While patronage in Quebec is commonly
associated with Maurice Duplessis and his Union Nationale, Duplessis learned the
ropes from his Liberal predecessor Sir L.A. Taschereau.
Ridings that elected a government member to the legislative assembly
would be blessed with infrastructure programs, government contracts and the
like. Companies that received
public contracts, permits or tax exemptions would divert some of the dividend
back to the party's coffers.[40] The same was true for establishments who held or were seeking
a liquor permit -- and for those establishments who sold liquor without a permit
but wanted to avoid being raided by the authorities.[41] Government jobs were easy to come by for those who at
election time exerted themselves for the good of the party.[42] In many ways, this is still standard practice not only in
Quebec but in countries the world over, in part because patronage is an exigency
for a functional democratic system.
From a functionalist perspective, then,
Canadian political culture used to be, and to a lesser extent still is,
patronage-oriented. The 1984
federal election though is a testament to the way patronage can end up
compromising rather than greasing the democratic process.[43]
It is widely accepted that this is the degree to which the system had
degenerated in Quebec: The party never made a public appeal for funds, never took up a collection at a political meeting, had no revenue from membership fees or the sale of party literature, and yet was able to spend an estimated three to four million dollars in every election campaign […] which was roughly equivalent to the amount spent by the Progressive Conservative party in the country as a whole during the federal election of 1949.[44] About
half the sum was spent on publicity. The
remainder was doled out in the form of gifts, handouts, or other benefits to
local organizations. Influential
individuals would receive government jobs or substantial gifts to come out
publicly in favor of the party. Smaller
fry were given presents. Following
the Roman custom of panem et circenses,
food and entertainment were provided at the expense of the party.

Exercises ▸
1. Decide whether each statement agrees with the passage on Quebec patronage, answering yes or no and quoting the deciding words. (a) Duplessis learned patronage from Taschereau. (b) The party raised money through membership fees. (c) About half of the election money went to publicity.
2. According to the passage on Quebec patronage, how much was the party estimated to spend in each election campaign?
3. Return the passage on Quebec patronage word for word, everything from "Ridings that elected" down to "functional democratic system.".

Supplied data ▸
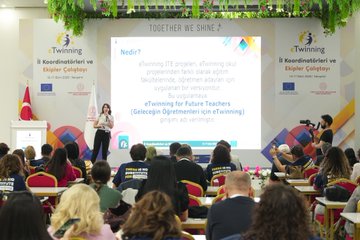 First image shows two side-by-side photos of men in suits speaking at podiums with eTwinning banners Turkish and EU flags and floral decorations in a conference room. Second image depicts a large group of diverse attendees mostly women in professional attire seated at red-covered tables in a spacious venue with blue eTwinning banner hanging plants and a stage. Third image captures an audience raising hands in applause during a presentation with eTwinning logos on screens Turkish flag and colorful banners in a hall with seated participants. Fourth image features a woman presenting at a podium with eTwinning and Together We Shine banners Turkish and EU flags projector screen showing text and attendees seated at tables in a decorated room.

Results in order ▸
1.
(a) Yes: "Duplessis learned the ropes from his Liberal predecessor Sir L.A. Taschereau."
(b) No: "had no revenue from membership fees or the sale of party literature"
(c) Yes: "About half the sum was spent on publicity."

2. An estimated three to four million dollars.

3.
Ridings that elected a government member to the legislative assembly
would be blessed with infrastructure programs, government contracts and the
like. Companies that received
public contracts, permits or tax exemptions would divert some of the dividend
back to the party's coffers.[40] The same was true for establishments who held or were seeking
a liquor permit -- and for those establishments who sold liquor without a permit
but wanted to avoid being raided by the authorities.[41] Government jobs were easy to come by for those who at
election time exerted themselves for the good of the party.[42] In many ways, this is still standard practice not only in
Quebec but in countries the world over, in part because patronage is an exigency
for a functional democratic system.